JERUSALEM: Most of those released are from Fatah
Israel released 255 Palestinian prisoners on Friday in a gesture meant to support the Palestinian president, Mahmoud Abbas of Fatah, who said that more prisoners would soon be released.
The gesture came out of Abbas's last meeting with Prime Minister Ehud Olmert of Israel, who also agreed to amnesty for 178 members of Fatah's Al Aksa Martyrs Brigades if they gave up their weapons and pledged to stop attacking Israel.
Both moves are supposed to help Abbas and his Fatah faction in their struggle with the Islamic movement Hamas, which routed Fatah and took control of Gaza in June. Since then, Abbas fired the Hamas-led government and named a new cabinet led by Prime Minister Salam Fayyad, an independent. Together, with the help of Western aid, they are trying to create a better life for Palestinians in the Israeli-occupied West Bank, in contrast to the situation in Gaza, where Hamas is isolated and the main crossings for goods and people to both Israel and Egypt have been shut for more than a month.
Abbas invited many of the freed prisoners, most of them affiliated with Fatah, to a celebration at his headquarters in Ramallah. Israel holds some 10,000 prisoners. Those released Friday had at least a year left to their terms, but none was convicted of wounding or killing Israelis.
"This is the beginning," Abbas said. "Our work must continue until every prisoner returns to his home." He added: "I thank God that we are honored by the return of heroes of freedom to their home and the bosom of their homeland."
Ziad Abu Ein, the Palestinian deputy minister for prisoner affairs, said that those freed had an average of three years left on their sentences. They included Abdel Rahim Malouh, 61, deputy head of the Popular Front for the Liberation of Palestine, which murdered an Israeli cabinet minister six years ago.
The release began at dawn when prisoners in shackles were taken from the Ketziot prison camp in Negev and put on busses to the West Bank. At the Betuniya checkpoint, they disembarked, some of them kissing the ground, and boarded Palestinian buses to Ramallah.
One of the prisoners was not released because he apparently had switched his affiliation in prison to Hamas, Israeli officials said.

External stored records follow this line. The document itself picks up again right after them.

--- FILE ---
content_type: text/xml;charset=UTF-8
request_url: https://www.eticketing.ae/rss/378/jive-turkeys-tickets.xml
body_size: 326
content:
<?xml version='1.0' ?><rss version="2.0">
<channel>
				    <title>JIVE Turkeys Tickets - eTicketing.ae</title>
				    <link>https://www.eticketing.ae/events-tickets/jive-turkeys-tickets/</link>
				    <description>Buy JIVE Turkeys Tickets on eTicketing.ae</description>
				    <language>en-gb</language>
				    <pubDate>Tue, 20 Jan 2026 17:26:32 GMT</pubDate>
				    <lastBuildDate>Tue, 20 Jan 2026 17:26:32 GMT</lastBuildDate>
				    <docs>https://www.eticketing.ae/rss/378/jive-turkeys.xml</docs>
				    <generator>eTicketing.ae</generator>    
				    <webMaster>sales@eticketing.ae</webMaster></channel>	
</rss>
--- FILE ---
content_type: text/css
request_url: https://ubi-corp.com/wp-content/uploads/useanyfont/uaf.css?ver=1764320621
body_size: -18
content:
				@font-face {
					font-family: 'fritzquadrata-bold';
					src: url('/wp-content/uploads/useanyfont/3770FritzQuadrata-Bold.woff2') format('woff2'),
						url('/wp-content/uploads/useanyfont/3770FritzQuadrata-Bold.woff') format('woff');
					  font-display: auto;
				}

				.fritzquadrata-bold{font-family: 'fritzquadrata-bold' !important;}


Miri Eisin, spokeswoman for Olmert, said Israel wanted to ensure that "we let out no one from Hamas." Fayyad, the prime minister, welcomed the release but said that "Israel can allow itself to be more bold" instead of practicing "a policy of small change." Palestinians want to release prisoners, he told the Israeli newspaper Yediot Aharonot. "But I am a bit cynical in this matter. I look at the meetings that end in festive photographs and announcements of releases. The conflict between us and you is not over prisoners," he added.
Hamas called the release a crude political ploy. "This step has no real value because most of the prisoners are from one faction, and most were about to be released," said a Hamas spokesman in Gaza, Sami Abu Zuhri.
In Beit Taamar, a village near Bethlehem, Khaled Hassan Abiyat, 37, was surrounded by friends and family after more than three years in prison. "I thank Abu Mazen for his efforts to release me and my brothers," he said, using a popular name for Abbas. "I'm very happy, it's an excellent feeling to be free."
The entire village seemed to come out to greet him, and cars were decorated with Palestinian flags and the yellow flags of Fatah. Men held Abiyat on their shoulders, and three gunmen with masks and Al Aksa Martyrs Brigades written on their vests shot rifles into the air, joined by another 10 armed men.
On Abiyat's house was a huge poster with his photo and that of the late Palestinian leader, Yasir Arafat, with the words, "Al Aksa Martyrs Brigades." He was also greeted there by some 80 women singing wedding songs and handing around candy.
One villager said: "We have a wedding in the village this evening, but tonight we will celebrate two weddings - the actual one and the Khaled's release and homecoming."
Abiyat's cousin, Muhammad Abiyat, said: "This is an incomplete happiness. Something is missing. We want to see the release of all the Palestinian nation."
Reem Makhoul contributed reporting from Beit Taamar, West Bank.
The so-called Quartet of Middle East mediators has thrown its weight behind a U.S. plan to reinvigorate Israeli-Palestinian peacemaking and pledged support for all Palestinians, including those in Gaza, Reuters reported from Lisbon.
The Quartet, which is made up of top diplomats from the United States, Russia, the European Union and the United Nations, met Thursday for the first time since Hamas seized control of the Gaza Strip from President Mahmoud Abbas's forces last month, effectively dividing Palestinians between Gaza and the West Bank.
The meeting was also the first that former Prime Minister Tony Blair of Britain attended. Delegates hope he will help move the Middle East peace forward.